* Brief 1
From the filmmaking quotes, quote the passage between "Paul Greengrass" and "through his art.", inclusive.
* Brief 2
In the records, swap "bedrooms" for "rooms" in the lines between the lines holding "2 bedrooms House in Lucknow, India No. 16292" and "Lo Pozzo, Villa *", inclusive, and leave everything else unchanged. Return only those lines.

* Reading passage
************
Michelangelo Antonioni
Before each new setup, I chase everyone off the set in order to be alone and look through the camera. In that moment, the film seems quite easy. But then the others come in and everything becomes difficult.
Michelangelo Antonioni
Finding where to put the camera is probably the most important thing you have to learn when you’re a young director, and it’s something that’s a mixture of instinct and technique.
Paul Greengrass
I set the camera. I do all the blocking. I choose the lenses. I compose everything. But Janusz, basically, is my lighting guy. And he’s a master painter with light. And he sort of, you know, made tremendous contributions to my work through his art.
Steven Spielberg
Tragedy is a close-up; comedy, a long shot. When I’ve got a gag that spreads out, I hate to jump a camera into close-ups. So I do everything in the world I can to hold it in that long-shot and keep the action rolling. Close-ups are too jarring on the screen, and this type of cut can stop an audience from laughing.
Buster Keaton
The size of the image on the screen and its composition is really orchestration. It’s no good throwing a close-up on the screen just for the sake of a close-up. It’s like music, you know. You have loud brass when you need it. The same applies to the size of the image. This side of the technical situation is almost completely ignored these days.
Alfred Hitchcock
To me real cinematography is very, very close to dreaming, as cinematography is when it is at its best. Think only of the time gap: You can make things as long as you want, exactly as in a dream. You can make things as short as you want, exactly as in a dream. As a director, a creator of a picture, you are like a dreamer. You can make what you want. You can construct everything. I think that is one of the most fascinating things that exists.
Ingmar Bergman
Cinema is a matter of what’s in the frame and what’s out.
Martin Scorsese
There’s only one place for the camera. That’s the right place. Where is the right place? I don’t know. You get there somehow.
Martin Scorsese
Before you say ‘cut’, wait five more seconds.
Wim Wenders
The terrible tragedy for every director is to watch an actor do what you want and not have the camera rolling – and never get it back again. So I always try to roll the camera before anybody’s really ready.
Sydney Pollack
I never think of the camera until the scene has been almost lit. I think the camera is the last thing. You see, to think of the camera first is like tailoring the suit and then looking for a person who will fit it. I’d rather get the person and then take the measurements and then make a suit for him.
************
* Records supplied
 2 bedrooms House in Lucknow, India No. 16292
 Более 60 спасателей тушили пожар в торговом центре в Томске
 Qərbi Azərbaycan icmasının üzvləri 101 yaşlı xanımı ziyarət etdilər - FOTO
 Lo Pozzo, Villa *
************
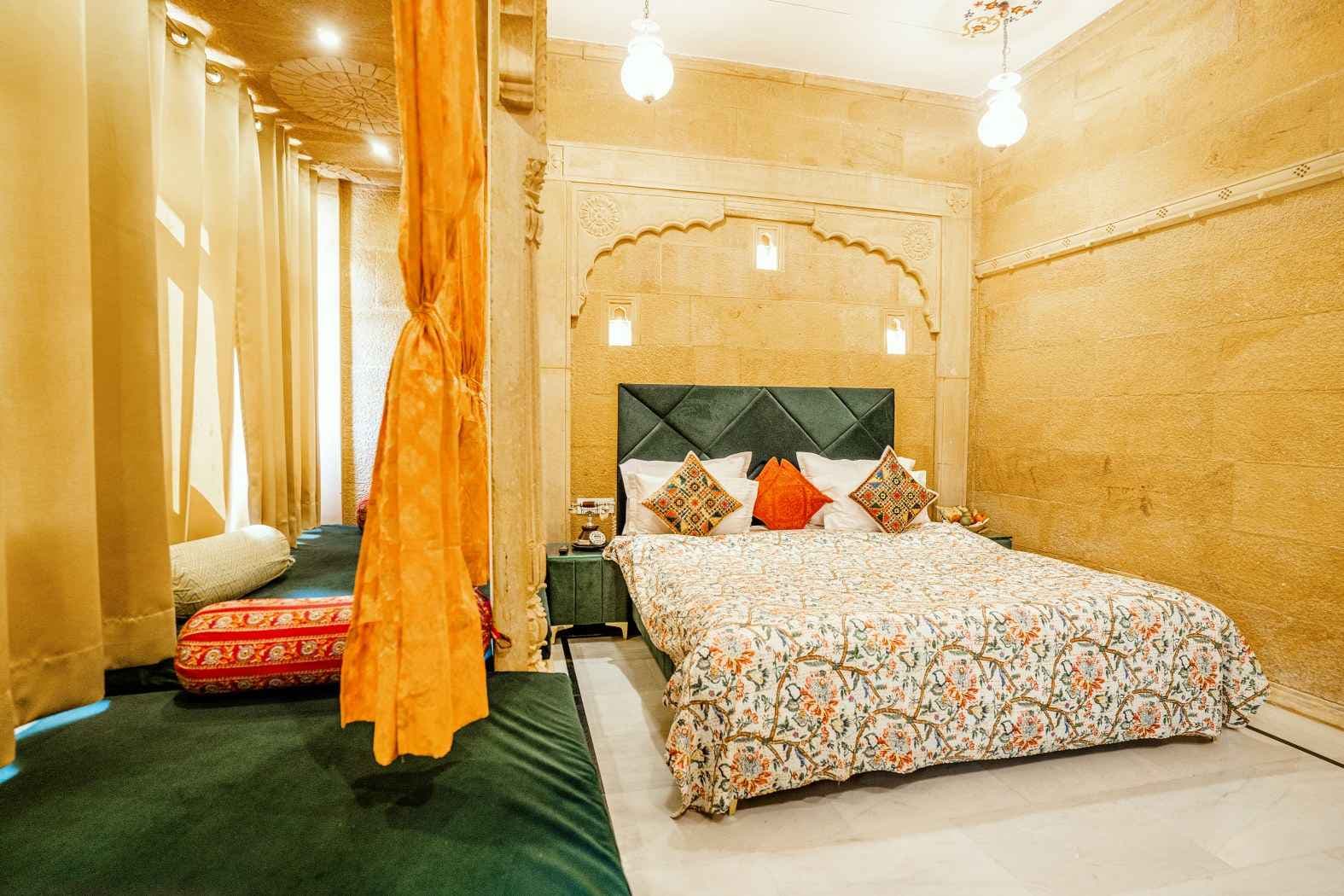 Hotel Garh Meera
************
* Written answer 1
Paul Greengrass
I set the camera. I do all the blocking. I choose the lenses. I compose everything. But Janusz, basically, is my lighting guy. And he’s a master painter with light. And he sort of, you know, made tremendous contributions to my work through his art.

* Written answer 2
 2 rooms House in Lucknow, India No. 16292
 Более 60 спасателей тушили пожар в торговом центре в Томске
 Qərbi Azərbaycan icmasının üzvləri 101 yaşlı xanımı ziyarət etdilər - FOTO
 Lo Pozzo, Villa *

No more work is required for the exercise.